Unions = Jobs
America needs stronger unions… This piquant idea recently occurred to a New York Times business writer as he contemplated the economic question of the day: Where are all the jobs? It’s the question on everyone’s minds. Most economic reports indicate that the economy—at least the corporate profit and Wall Street side of it—is recovering slowly. Profits are soaring and U.S. GDP is up, but job creation remains sluggish, at best.
So what do unions have to do with it? Before exploring that issue, let’s review why job creation—or it’s lack—is worrying people who are paid to worry about the economy. According to a recent National Journal article, "The Great Recession wiped out what amounts to every U.S. job created in the 21st Century. But even if the recession had never happened the United States would have entered 2010 with 15 million fewer jobs than economists say it should have."
The article adds that, while the period 2001-2008 witnessed "solid growth" in GDP and corporate profits and a low unemployment rate, job creation was far lower than at any time since World War II.
What happened?
There are theories, but no hard answers. "It’s the trillion dollar question," notes one Federal Reserve economist. Some economists blame the education system for not producing enough trained workers. Others theorize that part of the problem is structural; the economy has changed and there is a mismatch between workers’ skills and jobs. Most agree that corporations are responding to and profiting from a new, globalized economy, as expected. It is the other half of the economic equation—the theory that globalization would beget new, innovative industries that would create new jobs—that has yet to materialize. At least not at the scale that’s required; not in the United States.

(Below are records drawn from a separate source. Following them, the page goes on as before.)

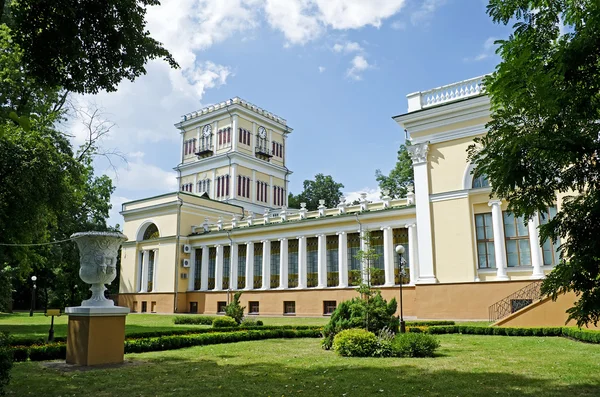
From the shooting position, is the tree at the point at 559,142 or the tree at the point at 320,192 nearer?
the tree at the point at 559,142

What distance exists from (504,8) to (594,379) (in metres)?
6.58

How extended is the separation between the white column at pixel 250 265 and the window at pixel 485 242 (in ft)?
58.0

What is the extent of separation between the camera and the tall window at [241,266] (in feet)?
121

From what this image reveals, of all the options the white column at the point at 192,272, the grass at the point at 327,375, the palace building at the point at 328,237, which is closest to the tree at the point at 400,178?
the palace building at the point at 328,237

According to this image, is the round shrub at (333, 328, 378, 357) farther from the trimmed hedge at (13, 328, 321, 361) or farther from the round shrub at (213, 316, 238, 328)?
the round shrub at (213, 316, 238, 328)

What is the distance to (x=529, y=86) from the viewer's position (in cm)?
602

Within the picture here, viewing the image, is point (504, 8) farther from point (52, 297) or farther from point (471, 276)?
point (52, 297)

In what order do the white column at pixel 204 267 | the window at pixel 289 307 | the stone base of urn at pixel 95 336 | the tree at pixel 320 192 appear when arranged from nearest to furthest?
the stone base of urn at pixel 95 336
the window at pixel 289 307
the white column at pixel 204 267
the tree at pixel 320 192

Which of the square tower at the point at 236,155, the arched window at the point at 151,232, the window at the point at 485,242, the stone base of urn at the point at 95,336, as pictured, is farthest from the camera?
the square tower at the point at 236,155

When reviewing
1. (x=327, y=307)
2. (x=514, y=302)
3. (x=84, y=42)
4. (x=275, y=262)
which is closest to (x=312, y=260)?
(x=275, y=262)

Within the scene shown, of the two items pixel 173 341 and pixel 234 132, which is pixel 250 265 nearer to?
pixel 234 132

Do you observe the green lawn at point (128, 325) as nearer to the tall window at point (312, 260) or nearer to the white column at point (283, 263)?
the tall window at point (312, 260)

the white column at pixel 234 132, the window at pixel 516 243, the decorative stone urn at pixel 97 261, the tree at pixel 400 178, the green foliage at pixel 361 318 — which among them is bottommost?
the green foliage at pixel 361 318

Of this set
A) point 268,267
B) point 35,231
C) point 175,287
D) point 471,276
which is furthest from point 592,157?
point 175,287
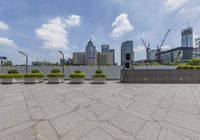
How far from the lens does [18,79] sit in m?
15.8

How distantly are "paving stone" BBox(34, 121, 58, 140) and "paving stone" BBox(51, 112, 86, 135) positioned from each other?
0.13m

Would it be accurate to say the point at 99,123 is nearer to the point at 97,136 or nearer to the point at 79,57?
the point at 97,136

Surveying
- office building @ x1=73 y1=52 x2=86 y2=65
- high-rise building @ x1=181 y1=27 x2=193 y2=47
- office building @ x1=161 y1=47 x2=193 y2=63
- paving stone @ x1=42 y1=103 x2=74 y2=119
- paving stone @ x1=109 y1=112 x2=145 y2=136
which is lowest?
paving stone @ x1=109 y1=112 x2=145 y2=136

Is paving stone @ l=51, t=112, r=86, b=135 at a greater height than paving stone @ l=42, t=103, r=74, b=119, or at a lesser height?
lesser

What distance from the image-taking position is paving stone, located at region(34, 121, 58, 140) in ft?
10.6

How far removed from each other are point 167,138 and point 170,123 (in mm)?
941

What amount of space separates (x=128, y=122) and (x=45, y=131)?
2.08m

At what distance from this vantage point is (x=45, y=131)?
137 inches

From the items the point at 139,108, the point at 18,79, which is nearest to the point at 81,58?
the point at 18,79

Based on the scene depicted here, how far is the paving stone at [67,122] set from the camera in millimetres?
3622

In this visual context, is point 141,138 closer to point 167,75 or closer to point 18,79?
point 167,75

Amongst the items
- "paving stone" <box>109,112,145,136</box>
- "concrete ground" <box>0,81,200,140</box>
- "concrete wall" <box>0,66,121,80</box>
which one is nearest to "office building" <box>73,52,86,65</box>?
"concrete wall" <box>0,66,121,80</box>

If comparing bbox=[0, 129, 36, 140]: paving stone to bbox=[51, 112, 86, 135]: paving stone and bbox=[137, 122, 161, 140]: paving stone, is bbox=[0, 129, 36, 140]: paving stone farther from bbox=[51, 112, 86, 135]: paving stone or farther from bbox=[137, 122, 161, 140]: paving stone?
bbox=[137, 122, 161, 140]: paving stone

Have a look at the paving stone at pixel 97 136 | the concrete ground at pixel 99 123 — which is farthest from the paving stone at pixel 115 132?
the paving stone at pixel 97 136
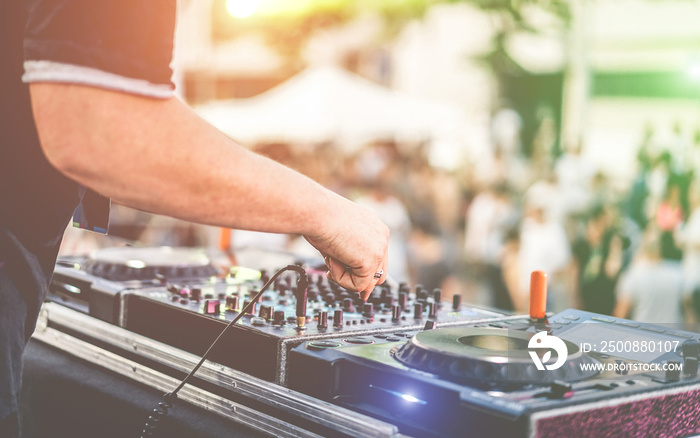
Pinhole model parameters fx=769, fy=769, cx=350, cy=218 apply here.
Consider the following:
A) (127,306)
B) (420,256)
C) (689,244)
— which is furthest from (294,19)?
(127,306)

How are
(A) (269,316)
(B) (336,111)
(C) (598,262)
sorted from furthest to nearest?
(B) (336,111), (C) (598,262), (A) (269,316)

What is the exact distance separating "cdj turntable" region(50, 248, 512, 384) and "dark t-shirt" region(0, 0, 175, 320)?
0.40 metres

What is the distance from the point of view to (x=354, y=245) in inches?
45.8

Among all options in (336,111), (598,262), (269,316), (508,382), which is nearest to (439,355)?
(508,382)

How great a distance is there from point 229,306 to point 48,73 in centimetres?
76

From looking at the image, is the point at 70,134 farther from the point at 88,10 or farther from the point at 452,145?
the point at 452,145

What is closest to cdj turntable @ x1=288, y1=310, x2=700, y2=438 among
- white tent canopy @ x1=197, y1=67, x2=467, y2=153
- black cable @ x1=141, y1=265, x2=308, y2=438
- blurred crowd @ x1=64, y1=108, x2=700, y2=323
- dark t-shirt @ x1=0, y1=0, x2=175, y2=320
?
black cable @ x1=141, y1=265, x2=308, y2=438

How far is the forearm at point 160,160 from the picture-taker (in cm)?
87

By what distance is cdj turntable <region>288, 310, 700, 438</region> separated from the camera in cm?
100

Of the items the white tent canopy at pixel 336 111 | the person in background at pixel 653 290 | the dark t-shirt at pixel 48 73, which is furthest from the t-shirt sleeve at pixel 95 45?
the white tent canopy at pixel 336 111

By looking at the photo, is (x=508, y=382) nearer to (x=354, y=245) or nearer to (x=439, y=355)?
(x=439, y=355)

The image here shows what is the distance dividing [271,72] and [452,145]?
7516mm

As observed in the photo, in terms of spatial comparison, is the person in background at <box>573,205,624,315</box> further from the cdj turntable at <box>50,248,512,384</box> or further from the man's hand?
the man's hand

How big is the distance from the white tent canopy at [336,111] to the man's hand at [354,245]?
8147 mm
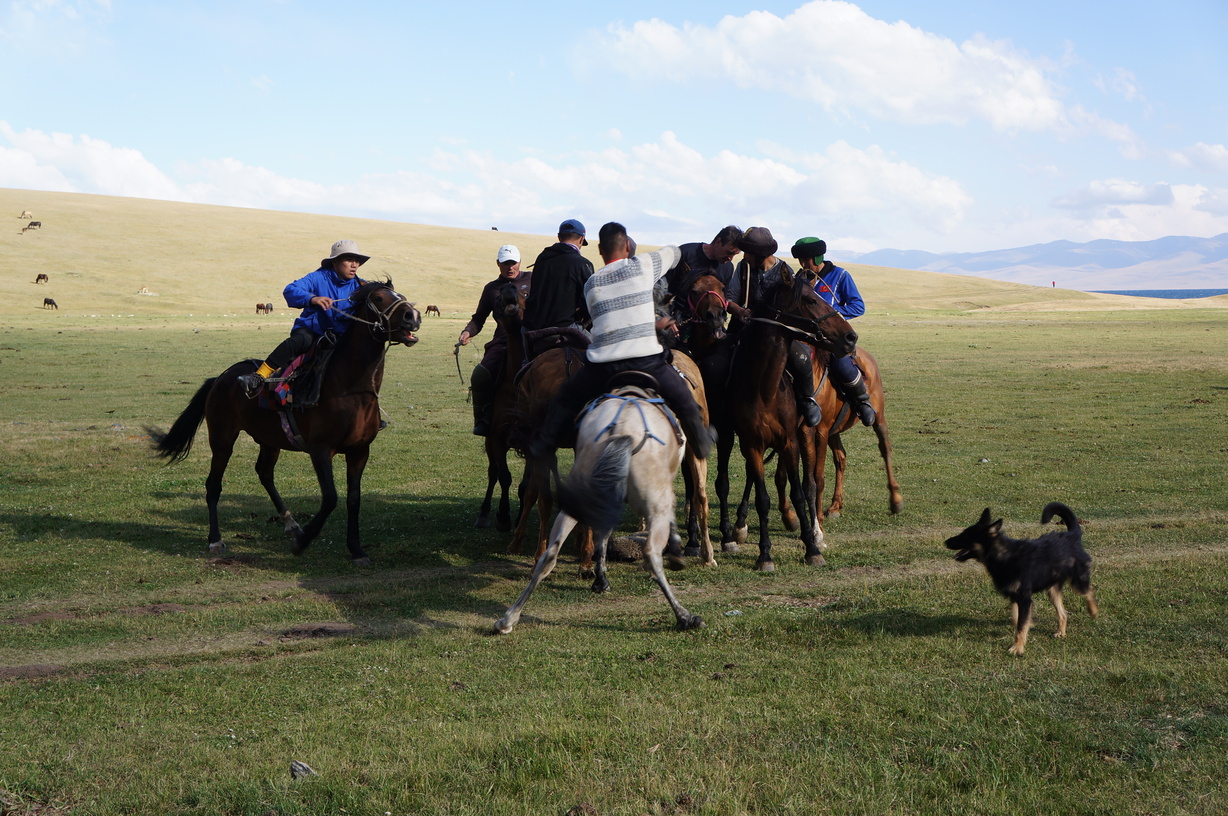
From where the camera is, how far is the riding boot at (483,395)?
35.1ft

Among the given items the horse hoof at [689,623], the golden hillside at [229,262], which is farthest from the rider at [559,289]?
the golden hillside at [229,262]

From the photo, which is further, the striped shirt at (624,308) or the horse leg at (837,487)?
the horse leg at (837,487)

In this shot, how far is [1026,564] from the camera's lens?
6.47 meters

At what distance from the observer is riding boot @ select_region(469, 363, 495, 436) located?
1070cm

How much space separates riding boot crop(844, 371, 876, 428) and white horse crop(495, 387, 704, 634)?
3.94m

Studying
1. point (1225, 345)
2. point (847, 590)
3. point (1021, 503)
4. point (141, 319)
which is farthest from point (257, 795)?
point (141, 319)

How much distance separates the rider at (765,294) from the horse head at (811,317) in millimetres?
130

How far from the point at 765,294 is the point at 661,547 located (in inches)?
117

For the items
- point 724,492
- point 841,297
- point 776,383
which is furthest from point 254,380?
point 841,297

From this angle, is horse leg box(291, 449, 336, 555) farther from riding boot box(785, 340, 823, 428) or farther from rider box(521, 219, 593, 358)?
riding boot box(785, 340, 823, 428)

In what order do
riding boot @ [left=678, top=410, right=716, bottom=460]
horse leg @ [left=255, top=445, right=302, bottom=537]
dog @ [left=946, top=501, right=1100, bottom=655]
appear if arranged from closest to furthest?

I am particularly intrigued by the argument of some economists that a lack of domestic corporate investment is to blame. Instead of reinvesting in the U.S. economy, American companies have been distributing gains to shareholders or investing it in new ventures abroad or are just sitting on their money. Indeed, corporate investments in nonresidential plant and equipment are at their lowest rate in 40 years. That is, U.S. corporations are sitting on a piles and piles and piles of cash.
What can be done?
This is where New York Times business writer David Leonhardt had his interesting thought: Maybe what we need are stronger unions and the employee leverage that comes with them. He writes: "[T]he balance of power between employers and employees" has become too uneven to sustain healthy job growth.
Relative to the situation in most other countries—or in this country for most of the last century—American employers operate with few restraints. Unions have withered, at least in the private sector, and courts have grown friendlier to business. Many companies can now come much closer to setting the terms of their relationship with employees, letting them go when they become a drag on profits and relying on remaining workers or temporary ones when business picks up.
He’s got a point. The American labor movement is weak and getting weaker, with membership last year falling to a 70-year low . U.S. labor laws are abysmal by international standards. As the Times noted: "[U]nions are clearly playing on an uneven field. Companies pay minimal penalties for illegally trying to bar unions and have become expert at doing so, legally and otherwise."
How could a strengthened union movement help the economy? Traditionally, unions have used the collective bargaining process to ensure that workers receive a fair share of the profits that they help to produce. As Robert Reich has noted, this created a "virtuous circle": "Good pay meant more purchases, and more purchases meant more jobs," union and non-union.
Unions are also able to use their leverage to influence management investment decisions and improve productivity, quality, and innovation in the workplace, notes the Economic Policy Institute.
As the New York Times put it (albeit reluctantly): "For all their shortcomings, unions remain many workers’ best hope for some bargaining power." And, without them, the economy begins listing so far in the direction of management that good jobs begin to slide overboard.